As he turned the corner he saw before the house a group of people who seemed to be regarding it curiously. Warren hastened his steps. Pushing through the group, he entered. The door, torn from its hinges, swung against the wall. In the hall a heavy chest of drawers was overturned and the drawers piled together on the floor. The contents were scattered everywhere. Calling the names of the family, Warren dashed through the rooms, vainly hoping to find some trace of his people, or some explanation of the new disaster. Returning to the door, he appealed to the bystanders. What had happened? They told him that they had come down the street just in time to see the soldiers leading off a group of people. More than that they did not know. They supposed that they were now dead. It was what happened in war.

Warren returned to the house, his head whirling. This seemed the last and most crushing blow. To have such a thing happen just as he was about to rescue his little sister and reunite the family! He could not imagine why this thing should have been done. Why should any soldiers molest American citizens?

Utterly overcome, he sank down in a chair by the window and leaned his head on the sill. All gone! He did not know what to do. His quick and clever brain for the moment refused to act. He raised his head and looked dully out into the street where the group of curious people was slowly moving away. For a long time he stared, then his eyes suddenly set themselves on something nearer. Dumfounded, unbelieving, he glared. It seemed that he could hear Evelyn's voice, Evelyn's own words.

"If anyone kidnapped me," she had said, "I think if I had my diamond on
I would try to scratch a message on the window pane."

Indeed, her mother's ring had served her well. Before Warren's eyes, on the glass, Evelyn had left her message:

"Arrested as spies. Ac't dad's book. Taken to camp. Find Ivan. Tell
Consul. Help."

Clutching the arms of his chair, Warren sat staring at the message on the window pane. He read it over and over. A curious feeling that his eyes were tricking him possessed him. He reached out and rubbed the message slowly, fully expecting it to disappear. The letters felt rough under his fingers. It was really written there with Evelyn's diamond. Still unbelief possessed him. How had it happened that she had foreseen this dreadful mischance clearly enough, in some mysterious way, to plan the delivery of the saving message?

As Warren looked, the events of the last few crowded days seemed to rise up and bear him down under their horror and immensity. He sat clutching the arms of his chair, and with unseeing eyes stared and stared at the letters. All at once he felt very young, very helpless, very lonely.

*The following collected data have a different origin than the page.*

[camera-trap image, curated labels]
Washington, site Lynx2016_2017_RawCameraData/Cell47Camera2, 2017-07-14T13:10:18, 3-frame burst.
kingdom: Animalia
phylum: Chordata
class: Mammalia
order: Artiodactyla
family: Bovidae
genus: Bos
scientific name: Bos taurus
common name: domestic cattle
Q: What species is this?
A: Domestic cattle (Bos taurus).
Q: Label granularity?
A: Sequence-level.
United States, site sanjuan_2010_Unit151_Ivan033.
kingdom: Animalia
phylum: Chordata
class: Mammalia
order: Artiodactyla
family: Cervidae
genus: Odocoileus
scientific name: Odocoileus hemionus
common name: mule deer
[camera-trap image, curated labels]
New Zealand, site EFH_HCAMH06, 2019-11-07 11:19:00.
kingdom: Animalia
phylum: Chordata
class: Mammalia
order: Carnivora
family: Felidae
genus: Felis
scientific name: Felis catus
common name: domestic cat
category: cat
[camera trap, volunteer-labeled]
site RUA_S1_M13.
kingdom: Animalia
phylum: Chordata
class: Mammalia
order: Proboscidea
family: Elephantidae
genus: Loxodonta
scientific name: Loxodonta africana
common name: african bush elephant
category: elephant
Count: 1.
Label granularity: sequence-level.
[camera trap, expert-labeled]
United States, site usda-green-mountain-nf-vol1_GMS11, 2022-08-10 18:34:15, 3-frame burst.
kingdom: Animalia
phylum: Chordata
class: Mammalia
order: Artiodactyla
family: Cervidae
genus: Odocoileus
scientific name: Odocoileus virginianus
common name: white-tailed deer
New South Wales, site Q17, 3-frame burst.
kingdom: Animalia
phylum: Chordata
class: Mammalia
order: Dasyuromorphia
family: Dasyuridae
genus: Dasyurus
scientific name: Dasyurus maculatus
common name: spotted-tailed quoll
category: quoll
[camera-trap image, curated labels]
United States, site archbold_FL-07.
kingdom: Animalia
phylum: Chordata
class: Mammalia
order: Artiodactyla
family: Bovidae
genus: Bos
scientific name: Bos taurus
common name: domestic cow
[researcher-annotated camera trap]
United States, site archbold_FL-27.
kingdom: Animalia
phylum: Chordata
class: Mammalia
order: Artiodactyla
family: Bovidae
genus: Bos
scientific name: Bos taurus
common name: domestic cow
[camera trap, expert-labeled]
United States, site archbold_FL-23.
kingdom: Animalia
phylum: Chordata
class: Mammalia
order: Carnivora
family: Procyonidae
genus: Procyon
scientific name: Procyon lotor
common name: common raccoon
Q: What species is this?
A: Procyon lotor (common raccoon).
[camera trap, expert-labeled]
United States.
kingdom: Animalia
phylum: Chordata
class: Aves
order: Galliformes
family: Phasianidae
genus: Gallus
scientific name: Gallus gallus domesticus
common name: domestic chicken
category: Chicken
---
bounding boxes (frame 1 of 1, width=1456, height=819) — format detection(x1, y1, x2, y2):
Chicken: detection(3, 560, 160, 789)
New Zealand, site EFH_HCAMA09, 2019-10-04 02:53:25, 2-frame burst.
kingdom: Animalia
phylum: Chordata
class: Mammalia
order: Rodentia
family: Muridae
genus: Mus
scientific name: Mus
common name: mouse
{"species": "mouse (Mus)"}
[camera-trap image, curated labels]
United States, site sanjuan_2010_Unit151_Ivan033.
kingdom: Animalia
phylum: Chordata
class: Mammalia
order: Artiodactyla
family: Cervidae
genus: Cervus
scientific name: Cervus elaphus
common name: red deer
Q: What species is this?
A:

America, his own dear country, with its safety and its careless, unthinking haphazard hospitality for every living person who seeks her shores; America seemed suddenly to be set farther than the farthest star.

Like most American boys, Warren was clever, shrewd and ingenious. Life with Professor Morris had trained him in ingenuity and efficiency. Since his earliest remembrance it had fallen to his lot to act as the head of his family, making decisions that usually are the sole right of fathers and guardians. But now, under conditions of horror and tragedy, he realized that he was after all only a boy; and the thought came to him that he and his, dear and infinitely precious as they were to each other, counted not at all in the great tragedy of war.